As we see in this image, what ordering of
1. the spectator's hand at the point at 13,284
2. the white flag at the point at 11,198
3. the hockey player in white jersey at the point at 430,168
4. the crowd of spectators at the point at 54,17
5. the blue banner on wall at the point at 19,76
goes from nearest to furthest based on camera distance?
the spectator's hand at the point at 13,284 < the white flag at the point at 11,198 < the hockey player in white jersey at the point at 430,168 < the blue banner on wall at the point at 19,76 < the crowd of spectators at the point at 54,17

* [EXERCISE INSTRUCTIONS]: Can you repeat these records word for word?

* [ANSWER TO THIS PROBLEM]:
As we see in this image, what ordering of
1. the spectator's hand at the point at 13,284
2. the white flag at the point at 11,198
3. the hockey player in white jersey at the point at 430,168
4. the crowd of spectators at the point at 54,17
5. the blue banner on wall at the point at 19,76
goes from nearest to furthest based on camera distance?
the spectator's hand at the point at 13,284 < the white flag at the point at 11,198 < the hockey player in white jersey at the point at 430,168 < the blue banner on wall at the point at 19,76 < the crowd of spectators at the point at 54,17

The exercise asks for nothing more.